Of this week’s
readings, the piece by Hugh Whalan, “How Misinformed Ideas About Profit Are
Holding Back the World’s Poor,” struck me as particularly interesting in light
of this past week’s lectures and their focus on the importance of designing and
innovating for an audience or target demographic. Germane, too, is Dan
Lockton’s guest lecture from Thursday 07 September, when he spoke about how imaginaries govern our relationship with
the world around us and how perception is often far more important to our
understanding than is reality. This seems a fortuitous intersection of ideas
because Whalan makes a compelling case¾as does his company’s growth and social impact profile over
the past couple of years¾that a
profitable business and a positive social force need not be mutually exclusive
concepts.
What Whalan’s
examples show has been the focus of Lockton and Dr. Zak’s lectures over the
past three class meetings. The strategies of these companies, and perhaps their
successes, seem directly attributable to their embrace of geographic and
population-governed product diversity. Jamii Bora, the aforementioned Kenyan
microfinancier, was created specifically for its target demographic, a customer
base of now over 360,000 Kenyans who previously had no access to banking and
have since been given the opportunity to serve as agents in the improvement of
their lives rather than merely recipients of well-meaning aid.[1]
The bank’s founder, Ingrid Munro, talked about the access to financial services
as being rungs on a proverbial ladder out of poverty; amongst the original 50
clients of Jamii Bora are former beggars who now run their own businesses and
employ others. As a consequence of the very visible success of the bank’s
customers, the organization has experienced such growth since Whalan’s article
that they’ve announced that the bank will continue their shift from a strictly
mobile model to having “fully-fledged bank branches” as well as expand outside
of Kenya.[2]
This is, arguably, directly attributable to their focus on the needs of their
population¾unlike Coca-Cola or Diageo, though, which
are able to enter the market from an external position of power and tailor a
beverage to suit a resource and taste, the success of Jamii Bora and PEGAfrica
arises from their ability to function within localized economies (within Kenya
and Ghana, respectively) with specific needs.
This is where those
imaginaries live.
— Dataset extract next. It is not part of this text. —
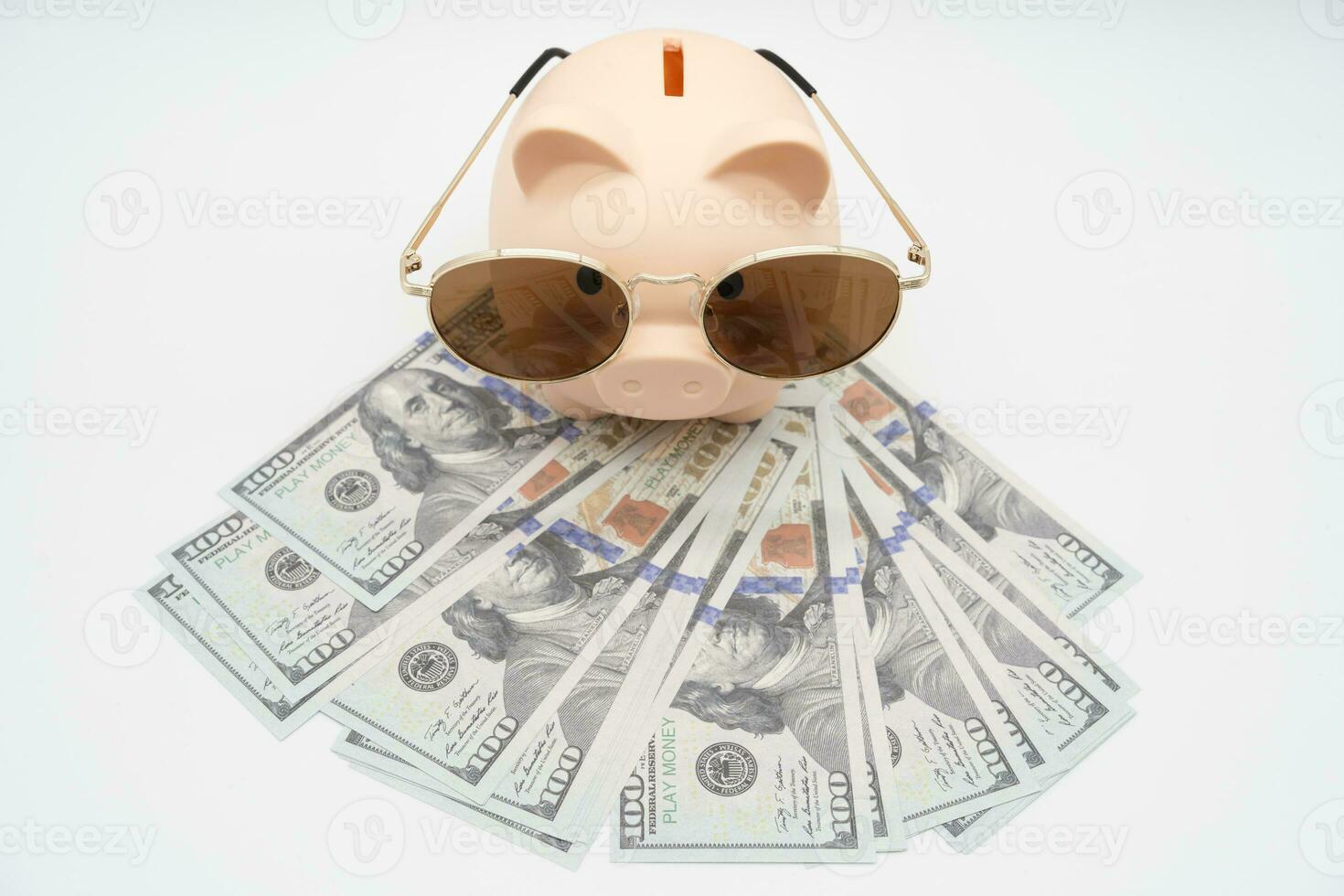 Piggy bank preparing for vacation with Sunglasses on Dollars. Saving money, travel concept. Isolated on  background. photo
Whalan and Munro
each identified a specific problem and set about finding a solution that would
work specifically for and within the population in which they had identified
the problem. This doesn’t seem like a spectacular leap of logical reasoning,
but one can find dozens (if not hundreds, or even thousands) of examples of
organizations and efforts that have been created in order to address a problem
who set about to do so by imposing their solution onto the population
experiencing the problem. I would argue that this mindset, and not whether a
solution comes from the for profit or non-profit side of the economic aisle, is
what makes the difference when it comes to success or failure. The people that
Whalan and Munro have assisted have been given agency for their own success.
They have been given access to technology or systems previously unavailable to
them, but by means that make sense for them both socially and economically. They
are not trying to change the people; they are changing what the people have the
means to do. And that might make all the difference.